> [Exercise description]
Extract the entries verbatim, from the line containing "What distance do" through the last line of the entries, inclusive.
#### Information supplied
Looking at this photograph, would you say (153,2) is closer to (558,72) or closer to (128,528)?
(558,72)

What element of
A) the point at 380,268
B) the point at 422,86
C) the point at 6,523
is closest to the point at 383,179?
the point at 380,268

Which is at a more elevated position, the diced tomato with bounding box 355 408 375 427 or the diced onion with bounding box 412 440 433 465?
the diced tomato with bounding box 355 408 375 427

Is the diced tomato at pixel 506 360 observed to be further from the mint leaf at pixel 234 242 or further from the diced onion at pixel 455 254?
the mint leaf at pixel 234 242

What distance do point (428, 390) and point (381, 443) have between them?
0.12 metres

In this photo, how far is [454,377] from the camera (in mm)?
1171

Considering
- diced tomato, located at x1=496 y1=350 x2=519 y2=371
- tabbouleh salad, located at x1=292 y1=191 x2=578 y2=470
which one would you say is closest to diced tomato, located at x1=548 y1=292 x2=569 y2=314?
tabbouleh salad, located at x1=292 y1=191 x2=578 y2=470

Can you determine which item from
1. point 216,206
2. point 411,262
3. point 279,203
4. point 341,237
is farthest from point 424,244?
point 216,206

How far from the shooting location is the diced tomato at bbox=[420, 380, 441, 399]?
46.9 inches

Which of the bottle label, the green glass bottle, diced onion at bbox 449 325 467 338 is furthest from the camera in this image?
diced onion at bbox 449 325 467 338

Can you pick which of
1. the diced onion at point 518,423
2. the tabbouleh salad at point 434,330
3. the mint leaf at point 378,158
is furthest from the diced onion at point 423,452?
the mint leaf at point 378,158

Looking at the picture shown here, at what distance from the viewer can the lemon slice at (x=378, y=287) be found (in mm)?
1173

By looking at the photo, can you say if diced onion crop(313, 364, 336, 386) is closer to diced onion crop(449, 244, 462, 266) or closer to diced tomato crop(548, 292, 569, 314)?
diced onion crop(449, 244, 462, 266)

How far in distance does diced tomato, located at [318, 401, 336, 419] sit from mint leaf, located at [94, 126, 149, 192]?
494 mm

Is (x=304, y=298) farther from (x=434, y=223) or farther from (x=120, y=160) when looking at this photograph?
########
> [Output for this task]
What distance do point (428, 390) and point (381, 443) have between them?
0.12 metres

In this photo, how far is [454,377] from the camera (in mm)?
1171

Considering
- diced tomato, located at x1=496 y1=350 x2=519 y2=371
- tabbouleh salad, located at x1=292 y1=191 x2=578 y2=470
which one would you say is closest to diced tomato, located at x1=548 y1=292 x2=569 y2=314?
tabbouleh salad, located at x1=292 y1=191 x2=578 y2=470

Can you determine which item from
1. point 216,206
2. point 411,262
3. point 279,203
4. point 341,237
is farthest from point 424,244?
point 216,206

How far from the shooting location is the diced tomato at bbox=[420, 380, 441, 399]?
46.9 inches

Which of the bottle label, the green glass bottle, diced onion at bbox 449 325 467 338 is furthest from the camera in this image?
diced onion at bbox 449 325 467 338

Can you pick which of
1. the diced onion at point 518,423
2. the tabbouleh salad at point 434,330
3. the mint leaf at point 378,158
is furthest from the diced onion at point 423,452?
the mint leaf at point 378,158

Looking at the picture shown here, at what distance from the viewer can the lemon slice at (x=378, y=287) be found (in mm)?
1173

By looking at the photo, can you say if diced onion crop(313, 364, 336, 386) is closer to diced onion crop(449, 244, 462, 266) or closer to diced tomato crop(548, 292, 569, 314)?
diced onion crop(449, 244, 462, 266)

How far in distance does diced tomato, located at [318, 401, 336, 419] sit from mint leaf, located at [94, 126, 149, 192]?
494 mm

Is (x=304, y=298) farther from (x=434, y=223) or farther from (x=120, y=160) when looking at this photograph?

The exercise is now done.